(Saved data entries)
►
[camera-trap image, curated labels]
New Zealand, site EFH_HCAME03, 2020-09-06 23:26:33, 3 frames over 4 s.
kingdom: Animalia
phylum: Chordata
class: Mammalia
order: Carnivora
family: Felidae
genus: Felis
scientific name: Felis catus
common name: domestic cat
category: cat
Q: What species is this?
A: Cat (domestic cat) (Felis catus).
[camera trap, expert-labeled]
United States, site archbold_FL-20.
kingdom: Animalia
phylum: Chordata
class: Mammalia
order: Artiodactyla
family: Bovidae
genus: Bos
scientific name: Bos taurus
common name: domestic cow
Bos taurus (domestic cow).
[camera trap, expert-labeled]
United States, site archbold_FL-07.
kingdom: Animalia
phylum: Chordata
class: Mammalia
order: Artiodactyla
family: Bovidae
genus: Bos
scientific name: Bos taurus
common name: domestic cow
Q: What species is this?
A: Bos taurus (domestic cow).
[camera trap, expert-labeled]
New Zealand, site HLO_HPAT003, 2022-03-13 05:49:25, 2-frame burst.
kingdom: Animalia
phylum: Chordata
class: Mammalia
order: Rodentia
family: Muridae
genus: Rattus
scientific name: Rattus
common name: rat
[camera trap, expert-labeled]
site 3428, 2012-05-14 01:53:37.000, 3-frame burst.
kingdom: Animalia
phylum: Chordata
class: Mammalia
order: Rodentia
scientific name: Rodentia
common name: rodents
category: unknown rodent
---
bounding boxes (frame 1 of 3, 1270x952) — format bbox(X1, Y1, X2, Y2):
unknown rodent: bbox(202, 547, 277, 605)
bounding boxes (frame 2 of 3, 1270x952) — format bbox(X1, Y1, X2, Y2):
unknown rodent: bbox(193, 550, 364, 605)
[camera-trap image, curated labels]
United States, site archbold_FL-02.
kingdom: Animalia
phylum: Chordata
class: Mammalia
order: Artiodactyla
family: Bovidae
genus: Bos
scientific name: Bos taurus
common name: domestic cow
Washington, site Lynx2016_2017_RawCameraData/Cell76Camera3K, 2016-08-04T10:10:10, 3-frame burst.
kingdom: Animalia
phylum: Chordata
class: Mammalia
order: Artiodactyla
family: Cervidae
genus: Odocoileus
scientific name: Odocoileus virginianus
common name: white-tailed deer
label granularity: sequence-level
◄
** Exercise requirements **
Print out all of the records above, word for word.

** Written response **
[camera-trap image, curated labels]
New Zealand, site EFH_HCAME03, 2020-09-06 23:26:33, 3 frames over 4 s.
kingdom: Animalia
phylum: Chordata
class: Mammalia
order: Carnivora
family: Felidae
genus: Felis
scientific name: Felis catus
common name: domestic cat
category: cat
Q: What species is this?
A: Cat (domestic cat) (Felis catus).
[camera trap, expert-labeled]
United States, site archbold_FL-20.
kingdom: Animalia
phylum: Chordata
class: Mammalia
order: Artiodactyla
family: Bovidae
genus: Bos
scientific name: Bos taurus
common name: domestic cow
Bos taurus (domestic cow).
[camera trap, expert-labeled]
United States, site archbold_FL-07.
kingdom: Animalia
phylum: Chordata
class: Mammalia
order: Artiodactyla
family: Bovidae
genus: Bos
scientific name: Bos taurus
common name: domestic cow
Q: What species is this?
A: Bos taurus (domestic cow).
[camera trap, expert-labeled]
New Zealand, site HLO_HPAT003, 2022-03-13 05:49:25, 2-frame burst.
kingdom: Animalia
phylum: Chordata
class: Mammalia
order: Rodentia
family: Muridae
genus: Rattus
scientific name: Rattus
common name: rat
[camera trap, expert-labeled]
site 3428, 2012-05-14 01:53:37.000, 3-frame burst.
kingdom: Animalia
phylum: Chordata
class: Mammalia
order: Rodentia
scientific name: Rodentia
common name: rodents
category: unknown rodent
---
bounding boxes (frame 1 of 3, 1270x952) — format bbox(X1, Y1, X2, Y2):
unknown rodent: bbox(202, 547, 277, 605)
bounding boxes (frame 2 of 3, 1270x952) — format bbox(X1, Y1, X2, Y2):
unknown rodent: bbox(193, 550, 364, 605)
[camera-trap image, curated labels]
United States, site archbold_FL-02.
kingdom: Animalia
phylum: Chordata
class: Mammalia
order: Artiodactyla
family: Bovidae
genus: Bos
scientific name: Bos taurus
common name: domestic cow
Washington, site Lynx2016_2017_RawCameraData/Cell76Camera3K, 2016-08-04T10:10:10, 3-frame burst.
kingdom: Animalia
phylum: Chordata
class: Mammalia
order: Artiodactyla
family: Cervidae
genus: Odocoileus
scientific name: Odocoileus virginianus
common name: white-tailed deer
label granularity: sequence-level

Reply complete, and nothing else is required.